Hatoum’s works are often driven by this tension between a rational component, bearing the imprint of the Establishment (patriarchy, colonisation, or bureaucracy), like blocked windows, maps, or the gallery space, and a visceral component luring the visitor with emotional icons too powerful to be rationally apprehended, like embroidery, Nabulsi soap, or the keffieh. Battery-like, the two poles are put in conflict, electrifying the visitor wide awake.
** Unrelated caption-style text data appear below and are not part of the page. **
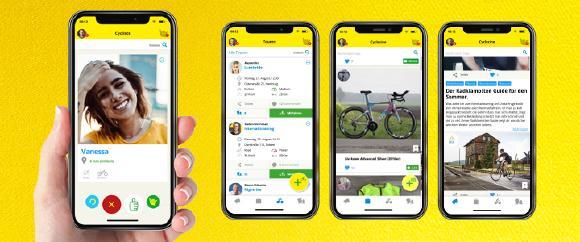 Cyclique - Radtouren und neue Leute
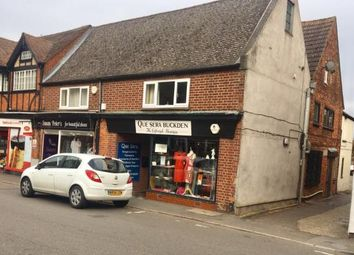Thumbnail 1 bedroom flat for sale in Lion Yard, High Street, St. Neots, Cambridgeshire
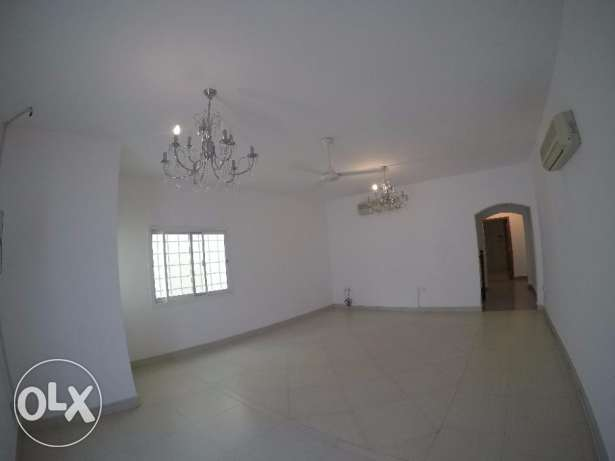 L-Quram 29 Near ABA School Beautiful 5 BHK villa + Maids room+Parking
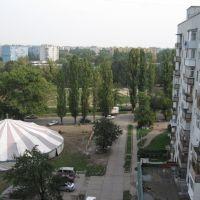 Вид из окна, Новомосковск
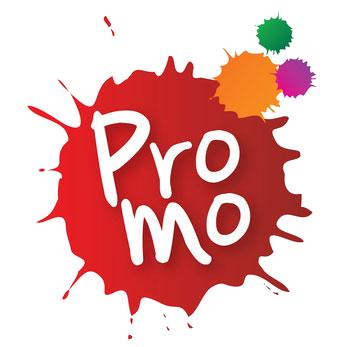 promo (1)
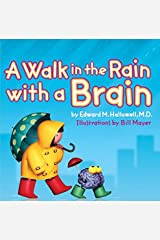A Walk in the Rain with a Brain Hardcover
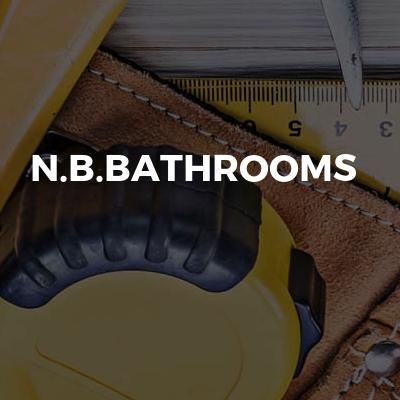 N.B.BATHROOMS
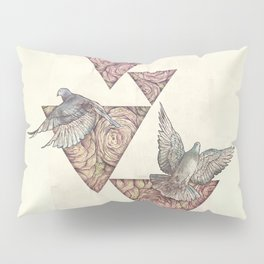 Nature Perfection Pillow Sham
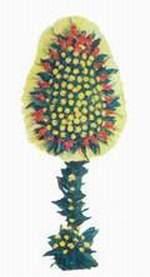 Kars uluslararası çiçek gönderme  dügün açilis çiçekleri  Kars çiçek gönderme sitemiz güvenlidir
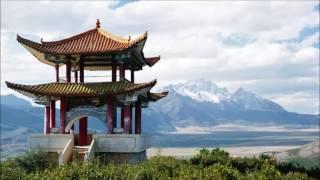 Wonderful Chillout Flute. Best Buddha Bar (Tibet Music)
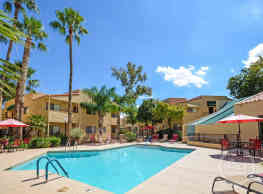 Sunflower Apartments - Tucson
By observing how she draws icons from an Arab visual and psychological reserve, manipulating them to create works that refuse to be reconciled with themselves and the space around them, it becomes clear that Hatoum’s experience as an Arab Palestinian woman has a structural role in her art. As for western historiography wanting to neutralise the Arabic bogeyman in her work to facilitate its appropriation, it’s perfectly normal.
Alienation rooted in the post-Naksa condition
Western art (like any other) has always found solutions to its problems elsewhere, re-inventing a long-dead Greek culture during the Renaissance, or expressing its modernity with formal procedures derived from African and Asian arts are but two instances of this phenomena. This time, Hatoum happens to be the perfect candidate to facilitate the encounter and to guarantee minimum reciprocity.
Hatoum’s position – her fame as an exiled Palestinian – is something she achieved because not in spite of: one can even argue that it was this position that enabled her to pull contemporary art out of certain dead ends. Having found herself in a scene whose attitude towards the Arab-Palestinian situation was a mix of confusion and indifference, she was one of few eligible artists capable of creating new tools to express causes only she saw as urgent.
The well-known sense of alienation in Hatoum’s art is thus firmly rooted in the collective post-Naksa Arab condition and cannot be dismissed as merely biographical, individual, or generically postmodern. And yet, "militant" seems too crude a word to describe works as subtle as Hatoum’s. Unlike "militant" art, hers stand out for the fascinating ease with which it questions itself and its causes.
Between her hands, the most intimate Palestinian icons succeed in addressing universal concerns while still conserving their singularity. Hatoum’s goal at the end doesn’t seem to be the dissociation of an Arab experience from a western one, but finding what’s common in both in order to dissociate the good from the bad in human experience as a whole – or maybe to remind us that such dissociations are not as easy as we may think.